The “hack” done on some Australian defense industries  is anything but, and it reminds me that administration of computer systems has fallen off a good bit over the past few years.  One of our administrators once left the default passwords on a client system and came within an eyelash of getting fired over it.  We were a well respected business that knew security, and sold that expertise to other businesses.  Those kinds of companies are not supposed to do things like that.  Our clients recognized stupid as well as we did.

The current cases in the news are showing us that bad administration still includes the use of “Admin” or “Guest”as both account name and password.  This is stupid.  I don’t mean poor judgement, failure to follow proper policy, or mistakes in administration.  I mean stupid.

As one of my engineers once said, “Boss, we cannot engineer-out “stupid”.  There are a host of things that administrators of all kinds do that fall in this category, but we can’t build security systems that compensate for all of them.  It speaks to the lack of education, starting in college, that gives no credible amounts of time to anything Security-related in the curriculum.  Some even make it an elective that you can take or not.  Security can go look for stupid and try to identify where these kinds of passwords have been used - and should have in those cases.  Hacker programs look for those in their password lists because stupid is almost everywhere in the world.  But stupid is not just passwords.

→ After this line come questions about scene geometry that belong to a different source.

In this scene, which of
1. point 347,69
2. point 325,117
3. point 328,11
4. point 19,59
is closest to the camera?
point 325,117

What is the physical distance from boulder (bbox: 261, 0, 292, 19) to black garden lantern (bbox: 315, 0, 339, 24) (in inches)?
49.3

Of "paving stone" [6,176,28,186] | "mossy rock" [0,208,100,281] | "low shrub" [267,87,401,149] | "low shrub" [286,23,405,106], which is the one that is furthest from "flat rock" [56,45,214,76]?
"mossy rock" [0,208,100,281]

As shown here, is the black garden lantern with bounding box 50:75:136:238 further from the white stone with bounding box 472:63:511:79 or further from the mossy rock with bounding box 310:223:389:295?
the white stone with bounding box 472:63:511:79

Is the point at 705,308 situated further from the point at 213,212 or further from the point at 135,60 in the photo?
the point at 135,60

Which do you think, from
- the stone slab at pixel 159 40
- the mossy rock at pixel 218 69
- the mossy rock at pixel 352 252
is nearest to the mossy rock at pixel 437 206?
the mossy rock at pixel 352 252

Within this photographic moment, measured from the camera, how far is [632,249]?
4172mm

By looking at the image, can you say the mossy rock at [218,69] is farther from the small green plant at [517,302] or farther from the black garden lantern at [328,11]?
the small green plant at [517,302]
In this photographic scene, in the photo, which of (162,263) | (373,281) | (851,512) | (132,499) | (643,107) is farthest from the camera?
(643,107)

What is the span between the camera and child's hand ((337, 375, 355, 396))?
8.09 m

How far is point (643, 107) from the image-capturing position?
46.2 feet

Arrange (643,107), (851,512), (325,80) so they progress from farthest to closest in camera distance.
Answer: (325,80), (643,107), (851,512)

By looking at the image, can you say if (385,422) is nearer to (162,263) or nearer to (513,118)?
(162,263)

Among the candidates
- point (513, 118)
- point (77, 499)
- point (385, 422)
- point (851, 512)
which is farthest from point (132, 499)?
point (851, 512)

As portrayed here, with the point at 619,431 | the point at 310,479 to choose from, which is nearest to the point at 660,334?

I should make up a list for SANS that covers the Top 20 Stupid Mistakes, if it hasn’t been done already.  Using one password for administrators across an enterprise comes to mind.  Embedding passwords in code.  Putting unsecured test system on the Internet is number 3.  There are a host of them, probably exceeding 20 since I can think of more at the moment.  And, these only involve passwords, which we should have done away with years ago.  We have policies in government that required two-factor authentication many years ago, and that was a common finding in inspections - no two-factor authentication had been implemented.  Stupid.